> _TASK OBJECTIVE_
Carry on the note about the recorded music session, starting right after its final sentence.

> _DOCUMENT SECTION_
I love what’s recorded (and sculpted) here as sound. There are behind-the-scenes stories about an impossible group emerging from the debris of lockdown and the tangles of inter-border bureaucracy (stories for another time). But also, to my ears as a listener, there’s something tricky and oblique about our music—an origami of fire music and improvisative mischief—knotted, folded-on-itself, and, at time, joyously vexed.
Yet, the feeling on-stage, it’s all near effortless ‘and then’s and ‘therefore’s; of effects and reactions, but also reframings and reflections and retroactions. We went, I think, to a lot of unexpected places in that one session.
So sit-back in your favorite sofa or beanbag, or, headphones ready, go for a wander and a walk, or maybe sit at the table with a good book, and enjoy the journey.

Scene-based reasoning records:
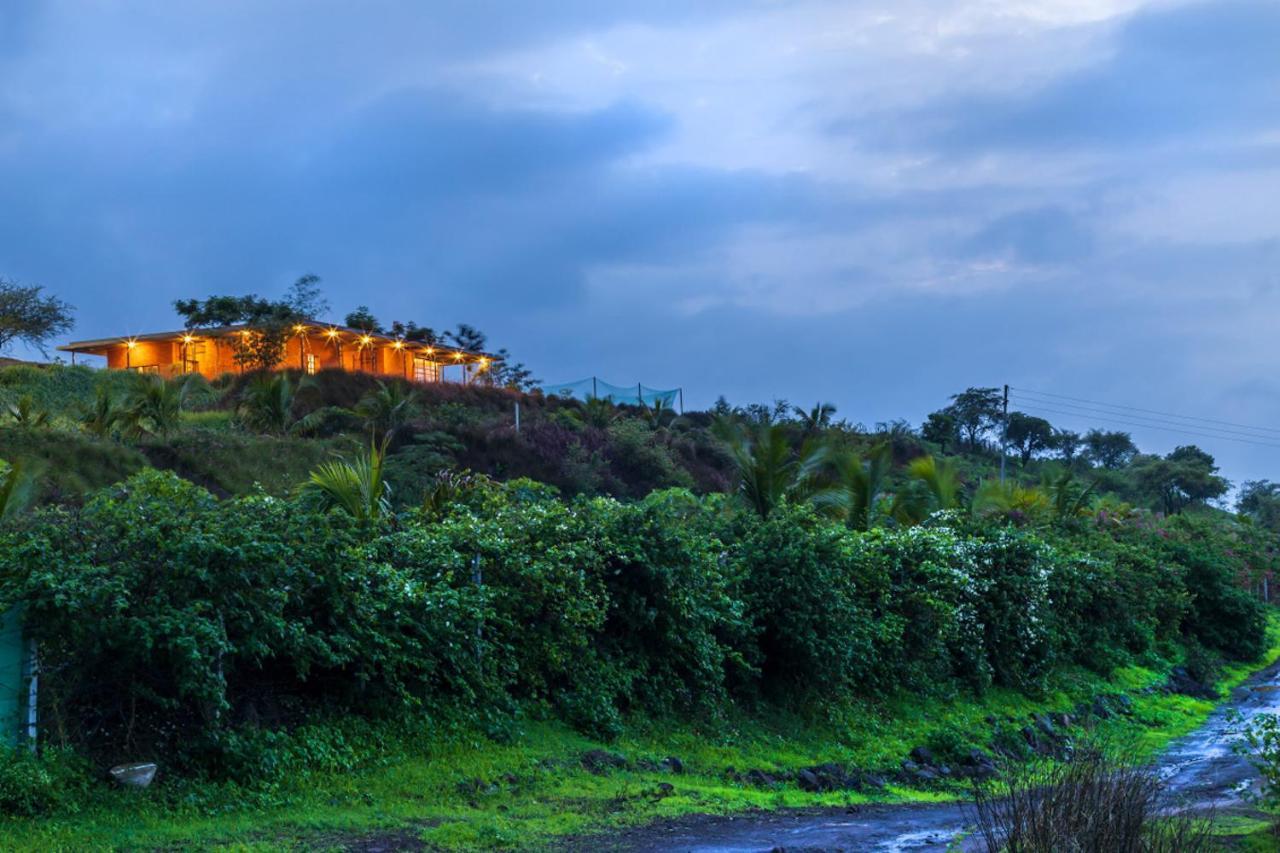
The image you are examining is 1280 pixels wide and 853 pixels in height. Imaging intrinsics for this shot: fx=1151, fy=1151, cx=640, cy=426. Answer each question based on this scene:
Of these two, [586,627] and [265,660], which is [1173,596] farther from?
[265,660]

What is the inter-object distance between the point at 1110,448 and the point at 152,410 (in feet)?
263

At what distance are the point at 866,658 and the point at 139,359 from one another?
46963 mm

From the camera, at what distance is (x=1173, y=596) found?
27438mm

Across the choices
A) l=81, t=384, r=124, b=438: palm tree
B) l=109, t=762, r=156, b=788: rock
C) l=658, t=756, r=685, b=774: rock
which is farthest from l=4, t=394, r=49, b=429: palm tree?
l=109, t=762, r=156, b=788: rock

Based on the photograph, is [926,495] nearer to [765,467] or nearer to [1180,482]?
[765,467]

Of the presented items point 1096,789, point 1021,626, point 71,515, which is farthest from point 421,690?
point 1021,626

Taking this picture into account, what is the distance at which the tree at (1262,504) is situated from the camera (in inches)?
2646

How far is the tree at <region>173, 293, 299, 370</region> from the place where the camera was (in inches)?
1866

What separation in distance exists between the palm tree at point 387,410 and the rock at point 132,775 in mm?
28671

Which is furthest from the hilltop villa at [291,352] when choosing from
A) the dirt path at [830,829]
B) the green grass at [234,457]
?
the dirt path at [830,829]

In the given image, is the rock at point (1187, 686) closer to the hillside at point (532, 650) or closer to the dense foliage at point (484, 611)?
the hillside at point (532, 650)

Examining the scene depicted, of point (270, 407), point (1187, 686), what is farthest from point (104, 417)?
point (1187, 686)

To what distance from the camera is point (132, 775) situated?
8.67 m

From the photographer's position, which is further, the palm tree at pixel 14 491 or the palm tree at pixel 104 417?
the palm tree at pixel 104 417
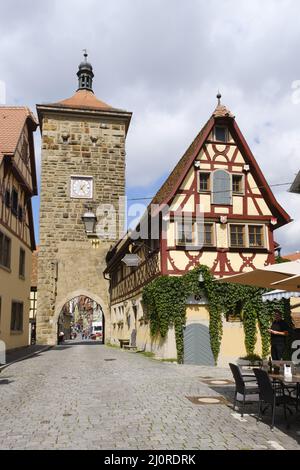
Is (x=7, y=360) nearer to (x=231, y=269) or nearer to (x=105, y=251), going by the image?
(x=231, y=269)

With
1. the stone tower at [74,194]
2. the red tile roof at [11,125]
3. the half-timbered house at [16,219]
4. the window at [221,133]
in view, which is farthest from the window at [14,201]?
the stone tower at [74,194]

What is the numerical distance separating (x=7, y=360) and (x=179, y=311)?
6.59 m

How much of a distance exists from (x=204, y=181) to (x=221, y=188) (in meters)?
0.74

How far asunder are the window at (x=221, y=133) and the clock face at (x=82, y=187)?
1618cm

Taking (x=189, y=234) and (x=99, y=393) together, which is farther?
(x=189, y=234)

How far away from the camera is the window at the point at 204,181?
19.7 meters

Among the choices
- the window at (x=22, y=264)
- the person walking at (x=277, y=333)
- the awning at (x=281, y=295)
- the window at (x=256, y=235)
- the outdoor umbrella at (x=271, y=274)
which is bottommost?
the person walking at (x=277, y=333)

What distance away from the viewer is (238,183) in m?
20.4

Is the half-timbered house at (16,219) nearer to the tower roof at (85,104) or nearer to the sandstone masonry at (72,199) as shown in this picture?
the sandstone masonry at (72,199)

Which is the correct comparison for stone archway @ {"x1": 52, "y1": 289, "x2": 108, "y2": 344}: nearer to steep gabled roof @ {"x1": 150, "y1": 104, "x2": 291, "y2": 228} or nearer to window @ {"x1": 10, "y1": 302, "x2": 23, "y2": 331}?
window @ {"x1": 10, "y1": 302, "x2": 23, "y2": 331}

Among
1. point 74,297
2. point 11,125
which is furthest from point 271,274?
point 74,297

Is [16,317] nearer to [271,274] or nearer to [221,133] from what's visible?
[221,133]

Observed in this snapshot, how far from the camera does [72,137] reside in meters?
35.2

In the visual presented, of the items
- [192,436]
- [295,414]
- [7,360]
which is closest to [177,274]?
[7,360]
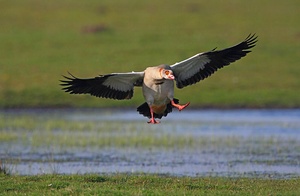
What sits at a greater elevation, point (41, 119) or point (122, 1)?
point (122, 1)

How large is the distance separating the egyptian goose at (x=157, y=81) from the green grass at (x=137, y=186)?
4.64 feet

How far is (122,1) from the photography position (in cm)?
4753

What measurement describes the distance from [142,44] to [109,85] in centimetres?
2213

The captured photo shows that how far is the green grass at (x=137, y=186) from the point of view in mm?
10641

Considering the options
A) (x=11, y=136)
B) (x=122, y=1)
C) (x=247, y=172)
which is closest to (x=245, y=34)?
(x=122, y=1)

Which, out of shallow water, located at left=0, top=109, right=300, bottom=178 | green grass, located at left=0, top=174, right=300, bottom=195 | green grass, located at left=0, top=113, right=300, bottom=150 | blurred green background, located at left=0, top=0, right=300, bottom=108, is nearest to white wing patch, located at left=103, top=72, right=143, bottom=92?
shallow water, located at left=0, top=109, right=300, bottom=178

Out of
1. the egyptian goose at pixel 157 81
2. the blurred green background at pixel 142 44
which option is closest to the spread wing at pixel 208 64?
the egyptian goose at pixel 157 81

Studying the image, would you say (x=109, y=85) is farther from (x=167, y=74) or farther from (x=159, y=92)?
(x=167, y=74)

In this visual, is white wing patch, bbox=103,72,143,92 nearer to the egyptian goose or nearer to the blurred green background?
the egyptian goose

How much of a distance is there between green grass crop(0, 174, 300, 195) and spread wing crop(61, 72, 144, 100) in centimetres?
179

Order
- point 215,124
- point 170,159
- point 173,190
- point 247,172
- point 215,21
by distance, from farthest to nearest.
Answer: point 215,21 < point 215,124 < point 170,159 < point 247,172 < point 173,190

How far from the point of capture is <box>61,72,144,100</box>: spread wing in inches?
525

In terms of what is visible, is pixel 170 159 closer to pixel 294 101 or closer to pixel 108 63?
pixel 294 101

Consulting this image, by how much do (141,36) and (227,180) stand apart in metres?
25.3
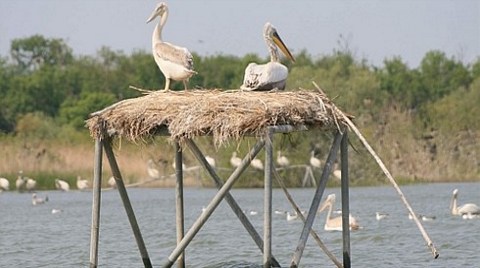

> _TASK OUTPUT_
Fluid, pliable motion…. The synergy between them is electrifying….
— Corey Mwamba (Freeness, BBC Radio 3)
Blue-green iridescence
(Crunch and more scatter)
A vacuum of warning
The latest project from Korean-American guitarist, improviser and composer Han-earl Park, Gonggong 225088 is his trio with Argentinian saxophonist, composer and visual artist Camila Nebbia, and Greek drummer, improviser and sound artist Yorgos Dimitriadis. Based in Berlin, the group emerged, piece-by-piece, from the darkly hazy, collective dream of masks, remote work, and social distancing.
By turns light-as-a-feather, and heavy and prickly as a bucket of rusty nails, the music is of contradiction and ambiguity. Leaps into ’90s HatHut pastiche are followed by truckers-in-space-engine-rumbles; slow-crawls-from-the-swap of irony-free ‘bells’n’smells’ sound art followed by turns-turns-turns-on-a-dime mutant Free Funk. Gonggong 225088 find overlapping-through-time, All-You-Zombies guitar gestures; stompbox-assisted saxophone punk ventriloquisms; and hive-mind metallophone creatures that migrate across the stereo field.
Here be dragons.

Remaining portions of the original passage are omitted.